Now, let's add a 2D axis `i, j` to the input `x`:

```{code-cell} ipython3
pipeline_nd.add_mapspec_axis("x", axis="i, j")

# Check the generated mapspec string
print(pipeline_nd.mapspecs_as_strings)
pipeline_nd.visualize()
```

**Explanation:**

1.  **`add_mapspec_axis("x", axis="i, j")`:** This adds two new dimensions, indexed by `i` and `j`, to the input `x` simultaneously.
2.  **Resulting `mapspec`:** The function `process` now has the `mapspec="x[i, j] -> y[i, j]"`. The pipeline expects a 2D array-like input for `x` and will produce a 2D output `y` of the same shape.

**Running the Pipeline:**

```{code-cell} ipython3
import numpy as np

result = pipeline_nd.map({"x": np.array([[1, 2], [3, 4]])})
print(result["y"].output)
```

This demonstrates how easily you can extend the dimensionality of your pipeline inputs using `add_mapspec_axis` with comma-separated indices.

**Key Takeaway:**

{meth}`~pipefunc.Pipeline.add_mapspec_axis` simplifies introducing or modifying dimensions, especially when dealing with pipelines that have many functions or high-dimensional data.
It allows for easy extension of your pipeline's capabilities to handle multi-dimensional data by automatically managing `mapspec` changes, making your code more concise and adaptable.
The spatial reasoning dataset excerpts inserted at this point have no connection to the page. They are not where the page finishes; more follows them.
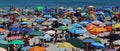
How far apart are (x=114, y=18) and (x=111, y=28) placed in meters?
10.3

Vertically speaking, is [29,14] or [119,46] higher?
[119,46]

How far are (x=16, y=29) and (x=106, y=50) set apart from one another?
7.50 m

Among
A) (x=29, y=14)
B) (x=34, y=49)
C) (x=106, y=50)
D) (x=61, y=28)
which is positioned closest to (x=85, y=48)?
(x=106, y=50)

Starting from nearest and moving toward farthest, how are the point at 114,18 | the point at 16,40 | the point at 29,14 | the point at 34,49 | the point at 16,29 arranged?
1. the point at 34,49
2. the point at 16,40
3. the point at 16,29
4. the point at 114,18
5. the point at 29,14

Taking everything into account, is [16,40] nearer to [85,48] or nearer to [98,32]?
[85,48]

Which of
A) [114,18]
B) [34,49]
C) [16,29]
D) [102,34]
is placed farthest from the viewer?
[114,18]

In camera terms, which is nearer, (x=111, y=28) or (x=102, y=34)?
(x=102, y=34)

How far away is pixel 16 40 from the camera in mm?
16031

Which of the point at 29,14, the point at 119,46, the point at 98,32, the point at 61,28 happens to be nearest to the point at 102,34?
the point at 98,32

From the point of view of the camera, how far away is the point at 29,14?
3859cm

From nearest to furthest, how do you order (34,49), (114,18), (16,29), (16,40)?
(34,49) < (16,40) < (16,29) < (114,18)

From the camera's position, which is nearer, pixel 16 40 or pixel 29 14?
pixel 16 40

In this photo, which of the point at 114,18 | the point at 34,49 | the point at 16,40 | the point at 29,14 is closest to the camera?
the point at 34,49

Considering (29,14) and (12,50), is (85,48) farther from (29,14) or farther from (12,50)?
(29,14)
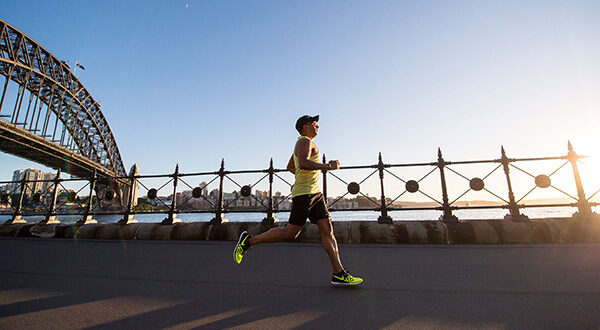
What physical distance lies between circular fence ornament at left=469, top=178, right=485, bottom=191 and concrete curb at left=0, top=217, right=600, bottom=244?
1.22 meters

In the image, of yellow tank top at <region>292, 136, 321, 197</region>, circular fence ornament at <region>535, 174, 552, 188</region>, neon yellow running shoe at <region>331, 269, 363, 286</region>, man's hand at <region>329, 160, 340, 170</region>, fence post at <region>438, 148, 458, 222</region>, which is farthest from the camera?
circular fence ornament at <region>535, 174, 552, 188</region>

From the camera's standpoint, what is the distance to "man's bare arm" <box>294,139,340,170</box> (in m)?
2.58

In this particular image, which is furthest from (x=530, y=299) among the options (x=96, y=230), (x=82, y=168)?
(x=82, y=168)

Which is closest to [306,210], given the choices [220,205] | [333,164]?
[333,164]

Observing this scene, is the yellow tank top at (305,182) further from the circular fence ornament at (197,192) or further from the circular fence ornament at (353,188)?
the circular fence ornament at (197,192)

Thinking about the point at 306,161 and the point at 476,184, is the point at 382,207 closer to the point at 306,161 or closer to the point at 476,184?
the point at 476,184

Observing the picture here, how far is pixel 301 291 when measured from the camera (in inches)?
87.0

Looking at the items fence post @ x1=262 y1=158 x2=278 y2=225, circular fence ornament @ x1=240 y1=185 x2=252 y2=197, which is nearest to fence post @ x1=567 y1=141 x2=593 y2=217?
fence post @ x1=262 y1=158 x2=278 y2=225

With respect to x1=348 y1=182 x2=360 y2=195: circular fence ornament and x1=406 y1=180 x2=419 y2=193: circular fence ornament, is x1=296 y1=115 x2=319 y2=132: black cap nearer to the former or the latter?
x1=348 y1=182 x2=360 y2=195: circular fence ornament

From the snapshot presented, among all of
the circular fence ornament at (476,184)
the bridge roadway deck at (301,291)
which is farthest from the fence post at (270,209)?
the circular fence ornament at (476,184)

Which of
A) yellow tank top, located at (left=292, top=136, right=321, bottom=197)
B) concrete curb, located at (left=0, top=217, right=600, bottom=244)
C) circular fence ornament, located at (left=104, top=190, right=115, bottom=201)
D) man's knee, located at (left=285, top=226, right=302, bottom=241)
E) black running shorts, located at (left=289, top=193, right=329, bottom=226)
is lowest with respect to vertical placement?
concrete curb, located at (left=0, top=217, right=600, bottom=244)

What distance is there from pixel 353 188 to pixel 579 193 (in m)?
4.30

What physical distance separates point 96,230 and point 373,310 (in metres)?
6.98

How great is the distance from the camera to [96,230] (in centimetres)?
611
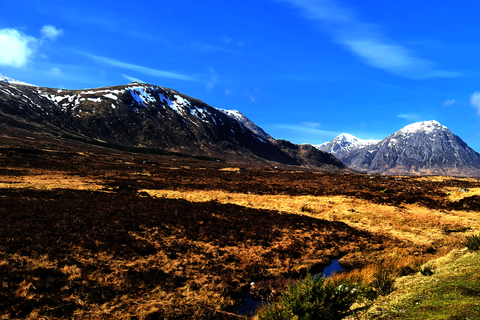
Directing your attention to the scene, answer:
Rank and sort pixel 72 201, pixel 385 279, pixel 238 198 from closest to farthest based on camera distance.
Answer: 1. pixel 385 279
2. pixel 72 201
3. pixel 238 198

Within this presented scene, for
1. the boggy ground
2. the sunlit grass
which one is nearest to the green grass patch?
the boggy ground

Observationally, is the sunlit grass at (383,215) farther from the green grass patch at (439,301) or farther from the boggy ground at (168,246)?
the green grass patch at (439,301)

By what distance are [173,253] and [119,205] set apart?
12551mm

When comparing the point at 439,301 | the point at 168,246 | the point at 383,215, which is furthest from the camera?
the point at 383,215

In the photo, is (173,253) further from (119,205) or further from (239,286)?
(119,205)

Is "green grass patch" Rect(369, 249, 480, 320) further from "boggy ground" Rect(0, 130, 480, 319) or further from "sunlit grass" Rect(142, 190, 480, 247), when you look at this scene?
"sunlit grass" Rect(142, 190, 480, 247)

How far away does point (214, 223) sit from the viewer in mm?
21297

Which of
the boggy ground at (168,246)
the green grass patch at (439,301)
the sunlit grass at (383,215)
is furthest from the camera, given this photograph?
the sunlit grass at (383,215)

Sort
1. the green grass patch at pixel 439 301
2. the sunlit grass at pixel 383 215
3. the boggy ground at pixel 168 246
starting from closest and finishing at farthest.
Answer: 1. the green grass patch at pixel 439 301
2. the boggy ground at pixel 168 246
3. the sunlit grass at pixel 383 215

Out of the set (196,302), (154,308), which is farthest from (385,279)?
(154,308)

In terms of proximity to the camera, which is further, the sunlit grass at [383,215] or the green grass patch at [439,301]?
the sunlit grass at [383,215]

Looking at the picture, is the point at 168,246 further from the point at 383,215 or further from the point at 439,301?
the point at 383,215

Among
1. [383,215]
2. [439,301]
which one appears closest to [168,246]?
[439,301]

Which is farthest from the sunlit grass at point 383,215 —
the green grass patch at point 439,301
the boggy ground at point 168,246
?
the green grass patch at point 439,301
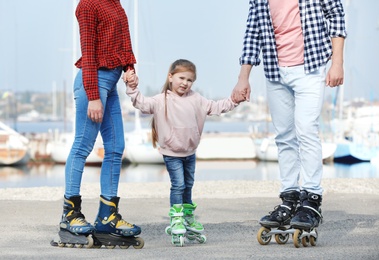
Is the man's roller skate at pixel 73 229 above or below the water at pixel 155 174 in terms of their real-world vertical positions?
above

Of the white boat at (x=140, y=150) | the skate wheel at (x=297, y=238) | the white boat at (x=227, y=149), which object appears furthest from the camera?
the white boat at (x=227, y=149)

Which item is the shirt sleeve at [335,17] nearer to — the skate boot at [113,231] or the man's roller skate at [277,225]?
the man's roller skate at [277,225]

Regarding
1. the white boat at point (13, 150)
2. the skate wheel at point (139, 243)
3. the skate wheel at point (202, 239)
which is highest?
the skate wheel at point (139, 243)

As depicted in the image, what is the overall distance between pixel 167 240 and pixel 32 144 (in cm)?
4976

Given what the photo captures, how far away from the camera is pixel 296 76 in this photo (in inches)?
246

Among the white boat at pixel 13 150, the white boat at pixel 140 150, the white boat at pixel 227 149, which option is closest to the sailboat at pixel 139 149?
the white boat at pixel 140 150


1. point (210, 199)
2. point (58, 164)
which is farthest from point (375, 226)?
point (58, 164)

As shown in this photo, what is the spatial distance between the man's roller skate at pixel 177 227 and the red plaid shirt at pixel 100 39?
1.01 metres

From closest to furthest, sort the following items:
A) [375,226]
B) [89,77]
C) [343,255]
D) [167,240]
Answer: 1. [343,255]
2. [89,77]
3. [167,240]
4. [375,226]

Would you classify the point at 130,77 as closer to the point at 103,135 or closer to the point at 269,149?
the point at 103,135

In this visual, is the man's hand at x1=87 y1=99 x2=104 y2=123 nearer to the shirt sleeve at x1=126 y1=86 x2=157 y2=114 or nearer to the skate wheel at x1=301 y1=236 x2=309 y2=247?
the shirt sleeve at x1=126 y1=86 x2=157 y2=114

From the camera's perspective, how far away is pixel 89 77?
19.9ft

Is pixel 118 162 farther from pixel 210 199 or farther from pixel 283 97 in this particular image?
pixel 210 199

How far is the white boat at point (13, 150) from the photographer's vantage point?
4794 centimetres
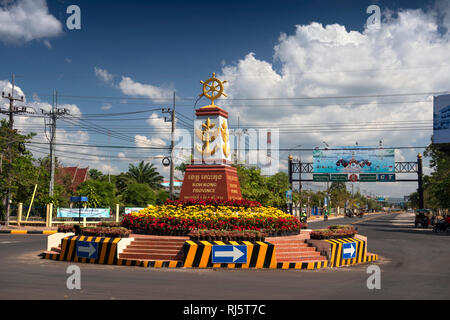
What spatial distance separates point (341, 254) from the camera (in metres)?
15.3

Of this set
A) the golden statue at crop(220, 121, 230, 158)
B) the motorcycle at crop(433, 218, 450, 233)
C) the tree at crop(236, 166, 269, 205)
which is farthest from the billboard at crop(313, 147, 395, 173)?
the golden statue at crop(220, 121, 230, 158)

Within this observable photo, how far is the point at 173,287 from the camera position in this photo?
10.2m

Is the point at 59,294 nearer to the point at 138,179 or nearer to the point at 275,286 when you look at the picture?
the point at 275,286

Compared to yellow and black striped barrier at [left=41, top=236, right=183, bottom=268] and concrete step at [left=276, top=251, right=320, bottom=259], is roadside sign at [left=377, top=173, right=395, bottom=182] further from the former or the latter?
yellow and black striped barrier at [left=41, top=236, right=183, bottom=268]

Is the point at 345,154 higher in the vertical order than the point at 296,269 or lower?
higher

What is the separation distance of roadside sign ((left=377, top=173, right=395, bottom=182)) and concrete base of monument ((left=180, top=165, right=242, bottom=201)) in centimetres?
3759

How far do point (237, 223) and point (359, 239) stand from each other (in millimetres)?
4765

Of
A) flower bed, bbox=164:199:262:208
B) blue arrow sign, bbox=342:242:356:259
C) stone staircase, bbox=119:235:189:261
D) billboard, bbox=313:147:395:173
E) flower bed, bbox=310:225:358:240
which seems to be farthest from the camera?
billboard, bbox=313:147:395:173

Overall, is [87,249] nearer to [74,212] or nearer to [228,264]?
[228,264]

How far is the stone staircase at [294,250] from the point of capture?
14.7 m

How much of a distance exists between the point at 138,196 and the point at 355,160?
2632cm

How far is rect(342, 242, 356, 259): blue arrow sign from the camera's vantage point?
15.4 metres

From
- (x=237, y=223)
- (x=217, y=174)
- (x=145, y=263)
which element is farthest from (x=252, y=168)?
(x=145, y=263)

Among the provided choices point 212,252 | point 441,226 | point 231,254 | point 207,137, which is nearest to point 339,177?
point 441,226
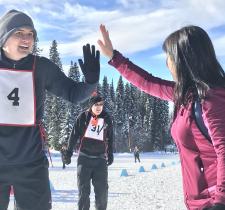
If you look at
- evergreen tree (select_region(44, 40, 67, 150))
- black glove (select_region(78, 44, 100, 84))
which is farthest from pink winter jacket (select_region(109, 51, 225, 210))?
evergreen tree (select_region(44, 40, 67, 150))

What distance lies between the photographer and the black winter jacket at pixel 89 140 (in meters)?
7.61

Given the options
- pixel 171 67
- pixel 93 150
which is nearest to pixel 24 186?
pixel 171 67

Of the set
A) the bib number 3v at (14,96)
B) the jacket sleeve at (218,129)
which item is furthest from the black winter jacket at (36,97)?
the jacket sleeve at (218,129)

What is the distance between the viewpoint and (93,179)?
24.8 ft

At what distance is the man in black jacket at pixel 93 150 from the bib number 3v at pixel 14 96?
370 centimetres

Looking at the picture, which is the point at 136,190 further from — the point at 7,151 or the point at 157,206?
the point at 7,151

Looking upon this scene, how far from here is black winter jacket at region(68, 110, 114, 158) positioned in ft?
25.0

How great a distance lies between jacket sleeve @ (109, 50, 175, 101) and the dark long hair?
734 mm

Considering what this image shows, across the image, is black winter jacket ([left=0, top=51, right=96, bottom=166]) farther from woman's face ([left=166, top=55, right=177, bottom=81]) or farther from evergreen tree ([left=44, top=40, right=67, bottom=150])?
evergreen tree ([left=44, top=40, right=67, bottom=150])

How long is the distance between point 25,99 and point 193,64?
5.11 ft

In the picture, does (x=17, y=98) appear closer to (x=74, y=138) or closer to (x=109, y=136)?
(x=74, y=138)

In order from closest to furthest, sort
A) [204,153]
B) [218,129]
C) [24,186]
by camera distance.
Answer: [218,129] → [204,153] → [24,186]

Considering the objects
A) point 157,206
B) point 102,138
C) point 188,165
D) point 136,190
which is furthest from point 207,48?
point 136,190

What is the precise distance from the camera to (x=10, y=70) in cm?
399
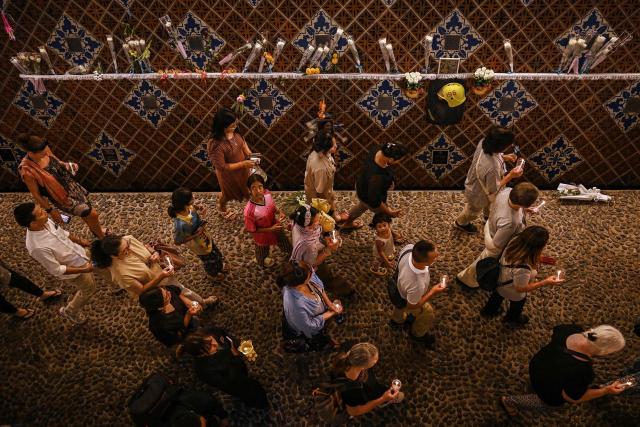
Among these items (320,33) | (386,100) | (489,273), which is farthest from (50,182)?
(489,273)

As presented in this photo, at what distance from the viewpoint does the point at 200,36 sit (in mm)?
5324

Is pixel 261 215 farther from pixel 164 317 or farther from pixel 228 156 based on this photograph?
pixel 164 317

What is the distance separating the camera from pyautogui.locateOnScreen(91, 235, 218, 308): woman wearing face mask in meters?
3.53

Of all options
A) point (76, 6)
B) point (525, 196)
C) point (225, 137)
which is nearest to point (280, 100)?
point (225, 137)

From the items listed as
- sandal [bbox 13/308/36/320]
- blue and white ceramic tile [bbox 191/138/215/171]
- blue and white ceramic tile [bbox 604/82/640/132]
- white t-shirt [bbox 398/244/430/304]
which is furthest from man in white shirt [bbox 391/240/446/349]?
sandal [bbox 13/308/36/320]

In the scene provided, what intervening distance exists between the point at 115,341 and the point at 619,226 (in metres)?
6.24

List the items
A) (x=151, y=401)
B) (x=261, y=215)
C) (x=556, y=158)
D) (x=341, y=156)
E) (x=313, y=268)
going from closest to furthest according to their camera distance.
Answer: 1. (x=151, y=401)
2. (x=313, y=268)
3. (x=261, y=215)
4. (x=556, y=158)
5. (x=341, y=156)

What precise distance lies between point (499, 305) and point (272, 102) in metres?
3.74

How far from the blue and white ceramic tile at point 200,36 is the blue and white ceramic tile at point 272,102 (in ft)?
2.15

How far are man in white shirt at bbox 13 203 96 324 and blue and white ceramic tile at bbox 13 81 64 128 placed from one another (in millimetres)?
2504

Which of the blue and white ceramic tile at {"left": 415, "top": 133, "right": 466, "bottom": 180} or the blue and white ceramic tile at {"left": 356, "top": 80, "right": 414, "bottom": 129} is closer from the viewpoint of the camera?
the blue and white ceramic tile at {"left": 356, "top": 80, "right": 414, "bottom": 129}

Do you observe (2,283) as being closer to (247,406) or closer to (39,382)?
(39,382)

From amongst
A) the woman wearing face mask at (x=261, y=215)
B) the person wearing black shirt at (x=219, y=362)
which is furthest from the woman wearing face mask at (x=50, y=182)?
the person wearing black shirt at (x=219, y=362)

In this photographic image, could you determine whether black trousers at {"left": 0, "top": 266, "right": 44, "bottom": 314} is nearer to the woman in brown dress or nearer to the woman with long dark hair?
the woman in brown dress
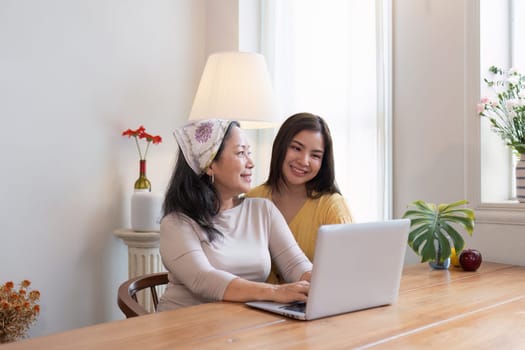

## Tips and Best Practices

- **Start Simple:** Begin with basic element-wise mappings and gradually move to more complex patterns.
- **Visualize:** Use the `pipeline.visualize()` method and the diagrams shown above to understand how data flows through your pipeline.
- **Use Descriptive Indices:** Choose index names that are meaningful in the context of your data (e.g., `row`, `col`, `channel`, `time`).
- **Modularize:** Break down complex mappings into smaller, more manageable functions.
- **Test Thoroughly:** Verify that your `mapspec` strings produce the expected output shapes and values, especially when dealing with reductions or dynamic axis generation.

## Conclusion

`mapspec` is a powerful tool for defining data mappings in `pipefunc` pipelines.
By understanding its syntax and common patterns, you can create efficient and expressive parallel computations.